"Máteme, pero no mienta". Ese bien pudo haber sido el título de uno de aquellos primeros tangos de José di Clemente o Emilio Sassenus, tangos de celos, venganza y pasión, pero sin embargo es el título de algo mucho más vulgar y más mediocre, es el título de la historia de un reproche, el que arroja con vehemencia y malos modos un seleccionador de fútbol a la cara de los periodistas deportivos, así, en general y en abstracto, sin dar nombres y sin ofrecer un sólo apellido. Cuando le escuché decir eso de "máteme, pero no mienta", me dije para mis adentros que habíamos perdido un extraordinario tanguista, uno del estilo de Lagomarsino, Barabino o Macchi, escritores de la guardia vieja, excéntricos autores de tangos, intérpretes de cabaret, pianistas pobres del barrio de Guayaquil. Aunque el objetivo de Luis era bastante menos prosaico que ponerle letra a la música del Río de la Plata. Entonces pensé para mis adentros que aquello seguiría así: "Máteme, pero no mienta. Ya encanecidas mis sienes pero el verano en mis sueños, a bordo de mis zapatos cruzo la vida y la quiero. Máteme, pero no mienta". Pero no era un tango, no, qué va, sólo era un ridículo reproche.

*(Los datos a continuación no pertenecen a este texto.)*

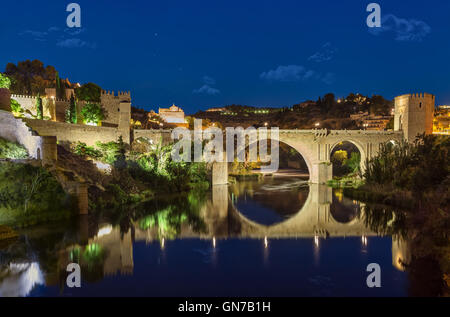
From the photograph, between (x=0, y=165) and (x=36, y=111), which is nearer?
(x=0, y=165)

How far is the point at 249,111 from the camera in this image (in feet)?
304

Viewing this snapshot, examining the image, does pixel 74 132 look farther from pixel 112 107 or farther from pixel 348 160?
pixel 348 160

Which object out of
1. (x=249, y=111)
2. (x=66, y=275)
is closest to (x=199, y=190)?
(x=66, y=275)

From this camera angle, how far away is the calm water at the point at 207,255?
330 inches

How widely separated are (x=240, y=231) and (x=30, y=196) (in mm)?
8623

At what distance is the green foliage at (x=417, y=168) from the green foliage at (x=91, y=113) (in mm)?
22247

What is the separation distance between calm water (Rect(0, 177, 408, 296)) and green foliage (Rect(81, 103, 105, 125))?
14.4 meters

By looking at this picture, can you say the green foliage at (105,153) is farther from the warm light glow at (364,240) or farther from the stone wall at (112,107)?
the warm light glow at (364,240)

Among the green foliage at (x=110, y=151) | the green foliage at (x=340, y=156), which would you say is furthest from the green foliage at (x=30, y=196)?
the green foliage at (x=340, y=156)

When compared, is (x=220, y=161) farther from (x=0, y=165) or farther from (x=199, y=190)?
(x=0, y=165)

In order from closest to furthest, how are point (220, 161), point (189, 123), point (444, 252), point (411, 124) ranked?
point (444, 252) < point (220, 161) < point (411, 124) < point (189, 123)

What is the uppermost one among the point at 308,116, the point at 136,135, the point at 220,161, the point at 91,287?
the point at 308,116

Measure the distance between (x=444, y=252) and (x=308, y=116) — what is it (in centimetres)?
5586

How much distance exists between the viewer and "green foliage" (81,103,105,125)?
1130 inches
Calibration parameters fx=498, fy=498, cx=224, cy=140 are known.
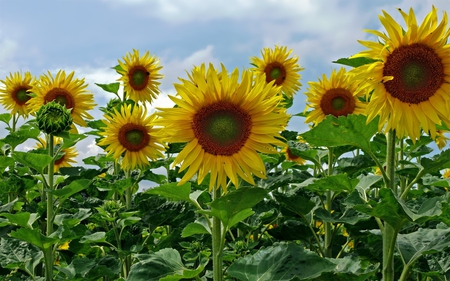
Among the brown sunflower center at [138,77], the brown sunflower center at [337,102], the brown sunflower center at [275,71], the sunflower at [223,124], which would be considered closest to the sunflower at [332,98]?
the brown sunflower center at [337,102]

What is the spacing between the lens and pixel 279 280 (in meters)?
2.27

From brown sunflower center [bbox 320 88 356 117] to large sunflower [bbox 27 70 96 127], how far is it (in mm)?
2660

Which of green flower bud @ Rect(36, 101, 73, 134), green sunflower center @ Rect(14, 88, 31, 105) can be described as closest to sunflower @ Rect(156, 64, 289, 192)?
green flower bud @ Rect(36, 101, 73, 134)

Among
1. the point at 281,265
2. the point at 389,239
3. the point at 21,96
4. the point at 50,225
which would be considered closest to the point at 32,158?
the point at 50,225

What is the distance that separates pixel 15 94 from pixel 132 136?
2691 millimetres

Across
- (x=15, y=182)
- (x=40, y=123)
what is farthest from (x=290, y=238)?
(x=15, y=182)

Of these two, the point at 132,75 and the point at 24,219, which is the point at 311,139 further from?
the point at 132,75

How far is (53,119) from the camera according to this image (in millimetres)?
3707

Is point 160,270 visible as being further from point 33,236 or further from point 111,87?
point 111,87

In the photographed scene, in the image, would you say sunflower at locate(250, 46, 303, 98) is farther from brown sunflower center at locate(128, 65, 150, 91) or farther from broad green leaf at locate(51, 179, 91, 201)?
broad green leaf at locate(51, 179, 91, 201)

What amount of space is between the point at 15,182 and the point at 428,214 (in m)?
3.60

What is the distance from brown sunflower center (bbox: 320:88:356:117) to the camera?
4566 mm

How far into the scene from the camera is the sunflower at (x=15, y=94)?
6.81 m

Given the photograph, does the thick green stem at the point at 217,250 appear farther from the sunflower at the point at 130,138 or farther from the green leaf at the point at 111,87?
the green leaf at the point at 111,87
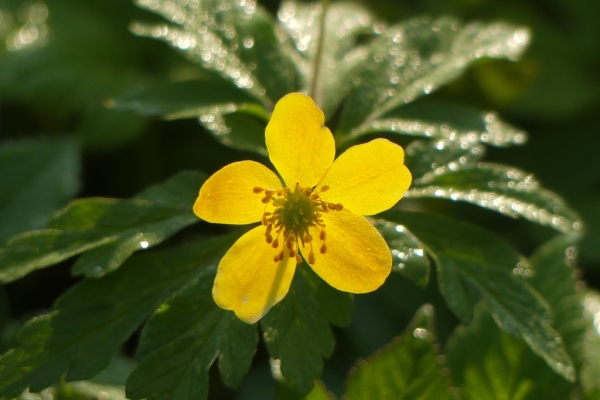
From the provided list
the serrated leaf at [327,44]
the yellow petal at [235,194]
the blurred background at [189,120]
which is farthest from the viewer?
the blurred background at [189,120]

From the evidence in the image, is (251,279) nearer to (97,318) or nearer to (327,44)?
(97,318)

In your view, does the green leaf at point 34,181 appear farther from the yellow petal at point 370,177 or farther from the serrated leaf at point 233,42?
the yellow petal at point 370,177

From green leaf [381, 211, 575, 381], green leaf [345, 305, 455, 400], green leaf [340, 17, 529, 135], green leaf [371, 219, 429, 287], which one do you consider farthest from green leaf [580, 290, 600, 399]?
green leaf [340, 17, 529, 135]

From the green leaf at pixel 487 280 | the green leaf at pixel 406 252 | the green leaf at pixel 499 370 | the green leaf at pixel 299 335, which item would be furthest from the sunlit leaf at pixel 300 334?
the green leaf at pixel 499 370

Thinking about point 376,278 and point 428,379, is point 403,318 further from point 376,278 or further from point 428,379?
point 376,278

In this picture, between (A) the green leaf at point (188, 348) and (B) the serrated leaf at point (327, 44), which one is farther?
(B) the serrated leaf at point (327, 44)

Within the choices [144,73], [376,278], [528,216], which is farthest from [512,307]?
[144,73]
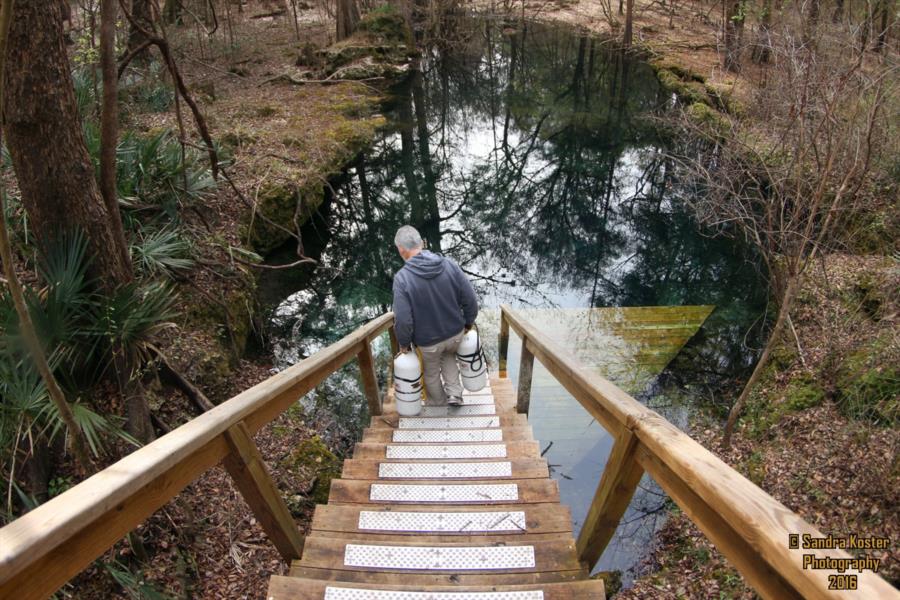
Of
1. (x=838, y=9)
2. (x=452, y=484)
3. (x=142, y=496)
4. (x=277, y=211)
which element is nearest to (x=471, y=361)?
(x=452, y=484)

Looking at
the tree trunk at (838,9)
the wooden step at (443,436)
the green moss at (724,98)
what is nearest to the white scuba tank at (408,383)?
the wooden step at (443,436)

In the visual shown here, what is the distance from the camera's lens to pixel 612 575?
5.39m

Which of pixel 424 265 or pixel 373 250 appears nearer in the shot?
pixel 424 265

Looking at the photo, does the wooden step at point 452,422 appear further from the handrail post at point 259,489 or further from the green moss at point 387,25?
the green moss at point 387,25

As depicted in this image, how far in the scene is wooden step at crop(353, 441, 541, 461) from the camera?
4.11 m

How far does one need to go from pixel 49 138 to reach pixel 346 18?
2238cm

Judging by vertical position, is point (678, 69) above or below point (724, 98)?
above

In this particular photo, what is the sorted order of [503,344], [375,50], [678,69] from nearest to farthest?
[503,344]
[678,69]
[375,50]

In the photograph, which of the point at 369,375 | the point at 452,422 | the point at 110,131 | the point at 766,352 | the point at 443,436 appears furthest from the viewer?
the point at 766,352

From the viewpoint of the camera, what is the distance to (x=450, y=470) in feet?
12.1

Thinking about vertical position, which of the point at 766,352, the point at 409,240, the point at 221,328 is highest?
the point at 409,240

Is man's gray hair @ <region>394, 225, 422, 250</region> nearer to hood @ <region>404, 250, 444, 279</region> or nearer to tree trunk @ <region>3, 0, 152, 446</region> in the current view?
hood @ <region>404, 250, 444, 279</region>

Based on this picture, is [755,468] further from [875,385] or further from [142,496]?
[142,496]

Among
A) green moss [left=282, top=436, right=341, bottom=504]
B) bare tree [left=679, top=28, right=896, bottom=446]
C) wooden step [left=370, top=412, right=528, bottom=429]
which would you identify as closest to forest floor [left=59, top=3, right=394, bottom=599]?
green moss [left=282, top=436, right=341, bottom=504]
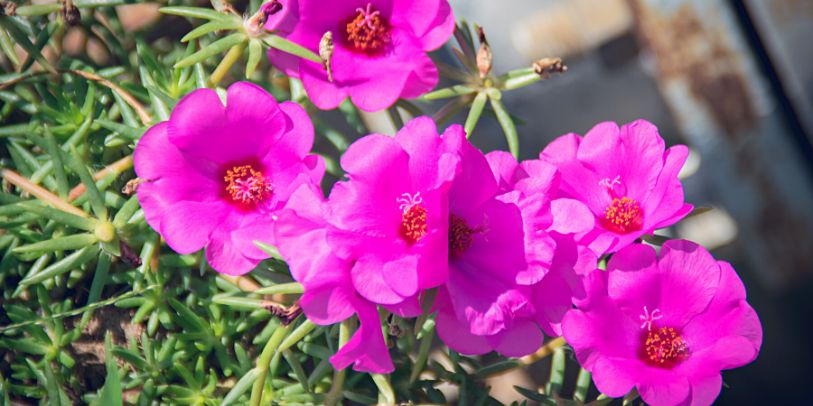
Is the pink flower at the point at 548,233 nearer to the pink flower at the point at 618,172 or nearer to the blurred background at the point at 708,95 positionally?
the pink flower at the point at 618,172

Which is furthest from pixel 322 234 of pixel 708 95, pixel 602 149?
pixel 708 95

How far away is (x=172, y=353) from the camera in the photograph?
933mm

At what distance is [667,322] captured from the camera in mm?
826

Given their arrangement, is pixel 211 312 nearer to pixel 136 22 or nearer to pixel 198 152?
pixel 198 152

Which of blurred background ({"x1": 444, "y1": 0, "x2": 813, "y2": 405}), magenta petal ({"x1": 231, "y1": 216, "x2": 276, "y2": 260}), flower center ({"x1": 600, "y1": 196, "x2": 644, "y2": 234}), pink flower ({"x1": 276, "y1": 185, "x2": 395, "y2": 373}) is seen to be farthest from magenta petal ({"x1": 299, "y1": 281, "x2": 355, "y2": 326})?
blurred background ({"x1": 444, "y1": 0, "x2": 813, "y2": 405})

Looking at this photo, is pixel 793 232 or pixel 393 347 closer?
pixel 393 347

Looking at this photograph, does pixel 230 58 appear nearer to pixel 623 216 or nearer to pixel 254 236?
pixel 254 236

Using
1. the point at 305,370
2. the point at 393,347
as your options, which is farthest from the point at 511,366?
the point at 305,370

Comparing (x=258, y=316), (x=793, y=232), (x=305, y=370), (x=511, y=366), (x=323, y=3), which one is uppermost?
(x=323, y=3)

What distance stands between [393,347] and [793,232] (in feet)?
3.71

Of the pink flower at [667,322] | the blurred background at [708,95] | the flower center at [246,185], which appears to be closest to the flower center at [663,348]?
the pink flower at [667,322]

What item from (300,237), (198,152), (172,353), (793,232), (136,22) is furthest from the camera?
(793,232)

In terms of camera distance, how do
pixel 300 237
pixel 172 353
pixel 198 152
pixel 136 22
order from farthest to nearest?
pixel 136 22, pixel 172 353, pixel 198 152, pixel 300 237

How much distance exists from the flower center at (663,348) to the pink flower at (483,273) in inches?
6.2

No mienta usted, Luis, no mienta usted. No nos mienta a nosotros y no se mienta usted a sí mismo. Dice un viejo proverbio judío que con una mentira suele irse muy lejos, pero sin esperanzas de volver. Usted sabe, porque podrá ser muchas cosas salvo un imbécil, que su proyecto al frente de la selección nacional caducó hace diez meses, después de lo cual ha entrado en un lamentable proceso de putrefacción del que no encuentro parangón en ninguno de sus antecesores más recientes salvo, quizás, en el caso de Javier Clemente. Aquello también lo dejaron pudrir y la historia acabó como acabó, con una "dimisión pactada", con un ridículo que no se pudo pactar y con todas y cada una de las heridas abiertas de par en par. Aún hoy sigue lamiéndoselas por ahí más de uno.
Nadie le quiere matar deportivamente a usted, Luis. Lo único que quiere la gente, que todavía sigue enganchándose a su equipo nacional, es que emigre usted de ese banquillo, que lo deje libre, que cumpla al fin su palabra y que dimita de verdad, no con la boca pequeña. Lo único que quiere la gente es salvar a su selección y, de paso, salvarle a usted mismo de ese Mister Hyde que le puede. No da usted una a derechas, ni tampoco da usted una a izquierdas, y ha acabado por transformarse en un generador de problemas que sólo tendrían solución con su adiós. No convierta usted a mi selección en un simple trabajo alimenticio, una de aquellas malas películas de serie B que Omar Shariff se vio obligado a hacer para sobrevivir en la cartelera. Hoy, después de tanto tiempo, el doctor Zhivago se arrepiente de aquello.